# Общий раздел > Форум свободного общения > Юмор >  Несусветные новости - Михаил Задорнов.

## Irina

*НЕСУСВЕТНЫЕ НОВОСТИ-МИХАИЛ ЗАДОРНОВ
*

- Киркоров вступил в партию «Единая Россия» и теперь его уважительно называют Филипп Едросович.


- Мало кто знает, что в Нижнем Новгороде пассажиров поезда «Сапсан» теперь встречает такси «Щегол».

- Недавно выяснилось, что причина неудачных запусков ракеты «Булава» в первых двух буквах – Б/У.

- Григорий Перельман на днях все-таки согласился взять миллион долларов. Как объяснил Григорий, у него на даче закончилась бумага для растопки печки-буржуйки.

- После задержания в США российских шпионов ясновидящие России единогласно заявили, что причина провала – в испорченной карме. Нельзя было Штирлица раскрашивать!

- После того, как на чемпионате мира по футболу в ЮАР стали популярны вувузелы, в преддверии Олимпиады в Сочи оживились производители балалаек и гуслей.

- Этим летом президент Медведев встретился со сборной России по легкой атлетике. На встрече он забыл отметить, что наши успехи в этом виде спорта связаны с тем, что в России за последние годы очень хорошо научились кидать и убегать.

- Полиция США ужесточила борьбу с пьянством водителей. Теперь водитель, вместо того, чтобы дуть в трубочку, должен пересказать содержание сериала «Lost». Если ему это удастся, он будет признан нетрезвым.

- Успех осьминога Пауля не дает покоя другим животным. В тамбовских лесах завелся медведь-прорицатель. Его прогнозы безошибочны – кого он выберет, тот из леса уже не вернется.

- Благодаря фестивалю «Новая волна», российские дети стали думать, что Юрмала – это название летнего лагеря для московских поп-звезд.

- В первый же день «Новой волны» курьезный случай произошел с Сергеем Зверевым. Он на кого-то обиделся, надул губки, потерял равновесие и упал мордашечкой об асфальт.

- На фестивале «Новая волна» произошла техническая накладка. Сотни зрителей увидели, как на сцену вышел охранник в темных очках, и начал молча извиваться в конвульсиях. Вскоре выяснилось, что это Григорию Лепсу забыли включить фонограмму.

- Мало кто знает, что свадьбу дочери Клинтона Челси по привычке профинансировал Роман Абрамович.

- Знаете ли вы, что после успеха Леди Гага в Америке, наши продюсеры придумали наш российский вариант – Чувиха Кря-Кря.

- Знаете ли вы, что в цивилизованных странах оппозиция и власть меняются местами, а у нас – нарами.

- Новоявленный отец говорит родственникам на крестинах: «Назвать своего ребенка я решил гордо – Путин! С таким именем его в школе никто обижать не будет». Один из гостей: «Возможно. Но все-таки мне кажется, это не лучшее имя для девочки…».


- Чисто российская проблема в августе: поехать всей семьей отдохнуть или на эти деньги собрать ребенка в школу.
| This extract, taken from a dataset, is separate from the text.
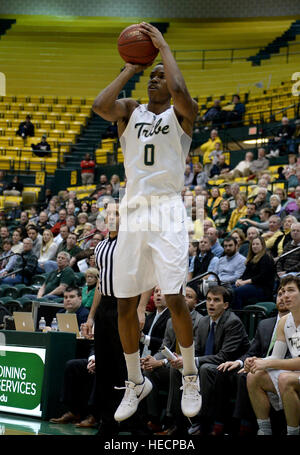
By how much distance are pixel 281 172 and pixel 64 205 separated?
5498 millimetres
- Простой способ узнать, кого не любит начальство - посмотреть, кто не получил отпуск в июле-августе.

- Я уже в том возрасте, когда больше думают, как интересно провести бабье лето, а не лето с бабами.

- Больше всего день ВДВ не любят бомжи - ни одной целой бутылки.

- Знаете ли вы, что игра "Ферма" на сайте "Одноклассники" - единственное место в Москве, где овощи-фрукты продают лица славянской национальности.

- Москва напоминает белок в колесе: белки - москвичи, колесо - МКАД.

- Знаете ли вы, почему в окружении Лужкова многие чиновники поменяли шапки на кепки? Они боятся, что шапки на их головах могут загореться.

- После того, как столбики термометров перевалили за 40 градусов, многие россияне стали охлаждаться водкой.


- Мудрецы утверждают, что жара у нас наступила, потому что Всевышний любит Россию - грешников он всегда очищает пеклом.

- Грешник попадает в ад. Подходит к Сатане и говорит: "Я не знаю, на какой срок вы меня сюда упекли, но вы должны вычесть из него 2 месяца, проведенные этим летом в Москве.

- Режиссеры-мультипликаторы стали снимать мультфильм-катастрофу про лесные пожары, как продолжение "Ёжика в тумане". Рабочее название - "Шойгу в тумане".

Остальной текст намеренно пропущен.